In November 2017, the Unitarian Universalist Society in Coralville, Iowa, dedicated its current building, located on a sprawling eight acres with woods, trails, a labyrinth, gardens, and natural play areas. It replaces a building from 1904 they’d outgrown downtown. The congregation aimed to make their new home the “greenest church in Iowa,” equipping it with solar panels, energy efficient glass, radiant floor heating, a geothermal ground-source heat pump system, energy recovery ventilation, low-VOC (volatile organic compounds) materials, LED lighting, and charging stations for electric cars. It is sited to have the least impact on the land and uses native plantings to manage stormwater runoff and toxicity.
Already designated a UUA Green Sanctuary, it is on track to achieve Zero Energy Building certification from the International Living Future Institute.

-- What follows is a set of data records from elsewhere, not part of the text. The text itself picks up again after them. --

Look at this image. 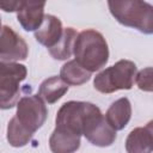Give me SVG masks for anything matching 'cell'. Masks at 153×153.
<instances>
[{
  "label": "cell",
  "instance_id": "cell-16",
  "mask_svg": "<svg viewBox=\"0 0 153 153\" xmlns=\"http://www.w3.org/2000/svg\"><path fill=\"white\" fill-rule=\"evenodd\" d=\"M76 37H78V33L73 27L63 29V33H62L61 39L56 43V45L48 49L49 54L55 60H67V59H69L71 55L73 54L74 43H75Z\"/></svg>",
  "mask_w": 153,
  "mask_h": 153
},
{
  "label": "cell",
  "instance_id": "cell-14",
  "mask_svg": "<svg viewBox=\"0 0 153 153\" xmlns=\"http://www.w3.org/2000/svg\"><path fill=\"white\" fill-rule=\"evenodd\" d=\"M126 151L127 153H152L153 142L145 127H137L128 134Z\"/></svg>",
  "mask_w": 153,
  "mask_h": 153
},
{
  "label": "cell",
  "instance_id": "cell-15",
  "mask_svg": "<svg viewBox=\"0 0 153 153\" xmlns=\"http://www.w3.org/2000/svg\"><path fill=\"white\" fill-rule=\"evenodd\" d=\"M60 78L72 86H79L91 79V73L80 66L75 60L67 61L60 69Z\"/></svg>",
  "mask_w": 153,
  "mask_h": 153
},
{
  "label": "cell",
  "instance_id": "cell-17",
  "mask_svg": "<svg viewBox=\"0 0 153 153\" xmlns=\"http://www.w3.org/2000/svg\"><path fill=\"white\" fill-rule=\"evenodd\" d=\"M7 141L12 147H24L26 146L30 140L32 139L33 134L29 131L26 128H24L16 116H13L7 126Z\"/></svg>",
  "mask_w": 153,
  "mask_h": 153
},
{
  "label": "cell",
  "instance_id": "cell-11",
  "mask_svg": "<svg viewBox=\"0 0 153 153\" xmlns=\"http://www.w3.org/2000/svg\"><path fill=\"white\" fill-rule=\"evenodd\" d=\"M130 117H131V104L127 97H122L115 100L105 112L106 122L116 131L122 130L129 123Z\"/></svg>",
  "mask_w": 153,
  "mask_h": 153
},
{
  "label": "cell",
  "instance_id": "cell-9",
  "mask_svg": "<svg viewBox=\"0 0 153 153\" xmlns=\"http://www.w3.org/2000/svg\"><path fill=\"white\" fill-rule=\"evenodd\" d=\"M44 1H22L17 19L25 31H37L44 20Z\"/></svg>",
  "mask_w": 153,
  "mask_h": 153
},
{
  "label": "cell",
  "instance_id": "cell-19",
  "mask_svg": "<svg viewBox=\"0 0 153 153\" xmlns=\"http://www.w3.org/2000/svg\"><path fill=\"white\" fill-rule=\"evenodd\" d=\"M22 1H4L0 4V7L5 11V12H14L20 8Z\"/></svg>",
  "mask_w": 153,
  "mask_h": 153
},
{
  "label": "cell",
  "instance_id": "cell-5",
  "mask_svg": "<svg viewBox=\"0 0 153 153\" xmlns=\"http://www.w3.org/2000/svg\"><path fill=\"white\" fill-rule=\"evenodd\" d=\"M97 105L88 102L69 100L61 105L55 117V124L57 129L73 133L81 136L85 121L87 116L96 109Z\"/></svg>",
  "mask_w": 153,
  "mask_h": 153
},
{
  "label": "cell",
  "instance_id": "cell-10",
  "mask_svg": "<svg viewBox=\"0 0 153 153\" xmlns=\"http://www.w3.org/2000/svg\"><path fill=\"white\" fill-rule=\"evenodd\" d=\"M63 27L61 20L53 14H45L42 25L35 31V38L39 44L50 49L61 39Z\"/></svg>",
  "mask_w": 153,
  "mask_h": 153
},
{
  "label": "cell",
  "instance_id": "cell-12",
  "mask_svg": "<svg viewBox=\"0 0 153 153\" xmlns=\"http://www.w3.org/2000/svg\"><path fill=\"white\" fill-rule=\"evenodd\" d=\"M80 147V136L55 128L49 137V148L53 153H74Z\"/></svg>",
  "mask_w": 153,
  "mask_h": 153
},
{
  "label": "cell",
  "instance_id": "cell-7",
  "mask_svg": "<svg viewBox=\"0 0 153 153\" xmlns=\"http://www.w3.org/2000/svg\"><path fill=\"white\" fill-rule=\"evenodd\" d=\"M82 135L90 141L93 146L97 147H109L116 140V130L106 122L105 116L102 114L100 109L96 106V109L87 116Z\"/></svg>",
  "mask_w": 153,
  "mask_h": 153
},
{
  "label": "cell",
  "instance_id": "cell-13",
  "mask_svg": "<svg viewBox=\"0 0 153 153\" xmlns=\"http://www.w3.org/2000/svg\"><path fill=\"white\" fill-rule=\"evenodd\" d=\"M68 91V85L57 75L43 80L38 87V96L48 104L56 103Z\"/></svg>",
  "mask_w": 153,
  "mask_h": 153
},
{
  "label": "cell",
  "instance_id": "cell-1",
  "mask_svg": "<svg viewBox=\"0 0 153 153\" xmlns=\"http://www.w3.org/2000/svg\"><path fill=\"white\" fill-rule=\"evenodd\" d=\"M73 54L75 61L90 73L102 69L109 60V47L104 36L93 29L78 33Z\"/></svg>",
  "mask_w": 153,
  "mask_h": 153
},
{
  "label": "cell",
  "instance_id": "cell-3",
  "mask_svg": "<svg viewBox=\"0 0 153 153\" xmlns=\"http://www.w3.org/2000/svg\"><path fill=\"white\" fill-rule=\"evenodd\" d=\"M137 74L136 65L130 60H120L115 65L99 72L93 79L94 88L100 93H112L130 90Z\"/></svg>",
  "mask_w": 153,
  "mask_h": 153
},
{
  "label": "cell",
  "instance_id": "cell-20",
  "mask_svg": "<svg viewBox=\"0 0 153 153\" xmlns=\"http://www.w3.org/2000/svg\"><path fill=\"white\" fill-rule=\"evenodd\" d=\"M145 129L147 130V133H148V135H149V137H151V140H152V142H153V120H151V121L145 126Z\"/></svg>",
  "mask_w": 153,
  "mask_h": 153
},
{
  "label": "cell",
  "instance_id": "cell-18",
  "mask_svg": "<svg viewBox=\"0 0 153 153\" xmlns=\"http://www.w3.org/2000/svg\"><path fill=\"white\" fill-rule=\"evenodd\" d=\"M135 82L141 91L153 92V67H146L137 72Z\"/></svg>",
  "mask_w": 153,
  "mask_h": 153
},
{
  "label": "cell",
  "instance_id": "cell-4",
  "mask_svg": "<svg viewBox=\"0 0 153 153\" xmlns=\"http://www.w3.org/2000/svg\"><path fill=\"white\" fill-rule=\"evenodd\" d=\"M27 69L17 62H0V106L11 109L20 100V82L25 80Z\"/></svg>",
  "mask_w": 153,
  "mask_h": 153
},
{
  "label": "cell",
  "instance_id": "cell-2",
  "mask_svg": "<svg viewBox=\"0 0 153 153\" xmlns=\"http://www.w3.org/2000/svg\"><path fill=\"white\" fill-rule=\"evenodd\" d=\"M108 6L120 24L153 35V5L140 0H110Z\"/></svg>",
  "mask_w": 153,
  "mask_h": 153
},
{
  "label": "cell",
  "instance_id": "cell-6",
  "mask_svg": "<svg viewBox=\"0 0 153 153\" xmlns=\"http://www.w3.org/2000/svg\"><path fill=\"white\" fill-rule=\"evenodd\" d=\"M16 118L29 131L35 134L45 122L48 116V109L44 100L38 96H24L17 104Z\"/></svg>",
  "mask_w": 153,
  "mask_h": 153
},
{
  "label": "cell",
  "instance_id": "cell-8",
  "mask_svg": "<svg viewBox=\"0 0 153 153\" xmlns=\"http://www.w3.org/2000/svg\"><path fill=\"white\" fill-rule=\"evenodd\" d=\"M29 47L24 38L12 27L2 25L0 38V60L1 62H16L26 60Z\"/></svg>",
  "mask_w": 153,
  "mask_h": 153
}]
</instances>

The structure was designed by Neumann Monson Architects using biophilic principles that help connect the space and its occupants with nature.
“When I walk into our building, I am awestruck with the simplicity and beauty,” says Deb Schoelerman, who was on the new facilities committee. “When you enter through the front doors, you can see all the way through the atrium to the other side of the building and out to the woods.”
The building’s 18,455 square feet offer meeting, classroom, worship, and social spaces, making it an attractive rental option, and with everything on one floor, all areas are easily accessible to those with mobility challenges.